Comment 2 Santosh Pillai 2023-07-31 07:21:09 UTC
Hi Ram

Can you provide the following info:
- ODF must gather
- What was the ceph health before the MCP operation was performed?

Thanks

Comment 3 Ram Lavi 2023-07-31 07:24:59 UTC
Hey Santosh
can you provide a set of commands for me to follow in order to get the ODF must gather and ceph health?

Comment 4 Ram Lavi 2023-07-31 07:35:34 UTC
I currently do not have an available cluster, I'll update when I get the information you need.

Comment 5 Ram Lavi 2023-08-01 06:54:06 UTC
>Hey Santosh
>can you provide a set of commands for me to follow in order to get the ODF must gather and ceph health?

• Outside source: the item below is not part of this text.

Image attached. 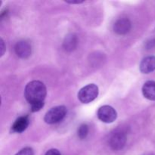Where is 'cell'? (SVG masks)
<instances>
[{"instance_id": "cell-4", "label": "cell", "mask_w": 155, "mask_h": 155, "mask_svg": "<svg viewBox=\"0 0 155 155\" xmlns=\"http://www.w3.org/2000/svg\"><path fill=\"white\" fill-rule=\"evenodd\" d=\"M98 119L106 124H110L115 121L117 117V113L113 107L109 105H104L100 107L98 110Z\"/></svg>"}, {"instance_id": "cell-6", "label": "cell", "mask_w": 155, "mask_h": 155, "mask_svg": "<svg viewBox=\"0 0 155 155\" xmlns=\"http://www.w3.org/2000/svg\"><path fill=\"white\" fill-rule=\"evenodd\" d=\"M15 51L18 57L23 59H26L30 57L31 54L32 48L28 42L23 40L17 42L15 47Z\"/></svg>"}, {"instance_id": "cell-1", "label": "cell", "mask_w": 155, "mask_h": 155, "mask_svg": "<svg viewBox=\"0 0 155 155\" xmlns=\"http://www.w3.org/2000/svg\"><path fill=\"white\" fill-rule=\"evenodd\" d=\"M46 87L43 83L39 80L30 82L24 89V96L29 102L33 112L40 110L45 104L46 97Z\"/></svg>"}, {"instance_id": "cell-13", "label": "cell", "mask_w": 155, "mask_h": 155, "mask_svg": "<svg viewBox=\"0 0 155 155\" xmlns=\"http://www.w3.org/2000/svg\"><path fill=\"white\" fill-rule=\"evenodd\" d=\"M15 155H34L33 150L30 147H27L18 151Z\"/></svg>"}, {"instance_id": "cell-10", "label": "cell", "mask_w": 155, "mask_h": 155, "mask_svg": "<svg viewBox=\"0 0 155 155\" xmlns=\"http://www.w3.org/2000/svg\"><path fill=\"white\" fill-rule=\"evenodd\" d=\"M142 94L147 99L155 101V81L146 82L142 87Z\"/></svg>"}, {"instance_id": "cell-11", "label": "cell", "mask_w": 155, "mask_h": 155, "mask_svg": "<svg viewBox=\"0 0 155 155\" xmlns=\"http://www.w3.org/2000/svg\"><path fill=\"white\" fill-rule=\"evenodd\" d=\"M77 45V36L74 34H69L65 37L63 42L64 48L67 51H72L76 48Z\"/></svg>"}, {"instance_id": "cell-15", "label": "cell", "mask_w": 155, "mask_h": 155, "mask_svg": "<svg viewBox=\"0 0 155 155\" xmlns=\"http://www.w3.org/2000/svg\"><path fill=\"white\" fill-rule=\"evenodd\" d=\"M0 43H1V56H2L3 54H4L5 51V48L4 41L2 40V39H0Z\"/></svg>"}, {"instance_id": "cell-12", "label": "cell", "mask_w": 155, "mask_h": 155, "mask_svg": "<svg viewBox=\"0 0 155 155\" xmlns=\"http://www.w3.org/2000/svg\"><path fill=\"white\" fill-rule=\"evenodd\" d=\"M88 133H89V127H88L86 124H83L80 126V127H79L78 129V132H77V133H78V136L80 139H85V138L87 136Z\"/></svg>"}, {"instance_id": "cell-9", "label": "cell", "mask_w": 155, "mask_h": 155, "mask_svg": "<svg viewBox=\"0 0 155 155\" xmlns=\"http://www.w3.org/2000/svg\"><path fill=\"white\" fill-rule=\"evenodd\" d=\"M30 124V119L27 116H23L18 118L14 123L12 127V130L13 133H23L28 127Z\"/></svg>"}, {"instance_id": "cell-17", "label": "cell", "mask_w": 155, "mask_h": 155, "mask_svg": "<svg viewBox=\"0 0 155 155\" xmlns=\"http://www.w3.org/2000/svg\"><path fill=\"white\" fill-rule=\"evenodd\" d=\"M145 155H153V154H145Z\"/></svg>"}, {"instance_id": "cell-16", "label": "cell", "mask_w": 155, "mask_h": 155, "mask_svg": "<svg viewBox=\"0 0 155 155\" xmlns=\"http://www.w3.org/2000/svg\"><path fill=\"white\" fill-rule=\"evenodd\" d=\"M83 2H68V3H71V4H74V3H77V4H80L82 3Z\"/></svg>"}, {"instance_id": "cell-7", "label": "cell", "mask_w": 155, "mask_h": 155, "mask_svg": "<svg viewBox=\"0 0 155 155\" xmlns=\"http://www.w3.org/2000/svg\"><path fill=\"white\" fill-rule=\"evenodd\" d=\"M131 22L127 18H120L115 22L114 30L118 35H125L131 30Z\"/></svg>"}, {"instance_id": "cell-14", "label": "cell", "mask_w": 155, "mask_h": 155, "mask_svg": "<svg viewBox=\"0 0 155 155\" xmlns=\"http://www.w3.org/2000/svg\"><path fill=\"white\" fill-rule=\"evenodd\" d=\"M45 155H61V154L60 151L57 149H54V148H52V149H50L45 153Z\"/></svg>"}, {"instance_id": "cell-8", "label": "cell", "mask_w": 155, "mask_h": 155, "mask_svg": "<svg viewBox=\"0 0 155 155\" xmlns=\"http://www.w3.org/2000/svg\"><path fill=\"white\" fill-rule=\"evenodd\" d=\"M139 69L142 74H150L155 71V56H148L142 59Z\"/></svg>"}, {"instance_id": "cell-3", "label": "cell", "mask_w": 155, "mask_h": 155, "mask_svg": "<svg viewBox=\"0 0 155 155\" xmlns=\"http://www.w3.org/2000/svg\"><path fill=\"white\" fill-rule=\"evenodd\" d=\"M98 95V87L95 84H89L78 92V99L83 104L92 102Z\"/></svg>"}, {"instance_id": "cell-5", "label": "cell", "mask_w": 155, "mask_h": 155, "mask_svg": "<svg viewBox=\"0 0 155 155\" xmlns=\"http://www.w3.org/2000/svg\"><path fill=\"white\" fill-rule=\"evenodd\" d=\"M127 143V136L123 132H115L111 135L109 139V145L114 151H120L123 149Z\"/></svg>"}, {"instance_id": "cell-2", "label": "cell", "mask_w": 155, "mask_h": 155, "mask_svg": "<svg viewBox=\"0 0 155 155\" xmlns=\"http://www.w3.org/2000/svg\"><path fill=\"white\" fill-rule=\"evenodd\" d=\"M67 114L66 107L56 106L50 109L45 115L44 121L48 124H54L63 120Z\"/></svg>"}]
</instances>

Comment 6 Santosh Pillai 2023-08-01 10:42:05 UTC
(In reply to Ram Lavi from comment #5)
> >Hey Santosh
> >can you provide a set of commands for me to follow in order to get the ODF must gather and ceph health?

Hi. Shared the steps on google chat.

Comment 8 Santosh Pillai 2023-08-08 05:39:48 UTC
Hi Ram. 
did you get a chance to generate the ODF must gather?

Comment 9 Ram Lavi 2023-08-09 05:47:33 UTC
Unfortunately not yet. My cluster is SNO (so there is no drain).
I've asked a few cluster admins to tell me when they cause a drain so that we could fetch this info for you.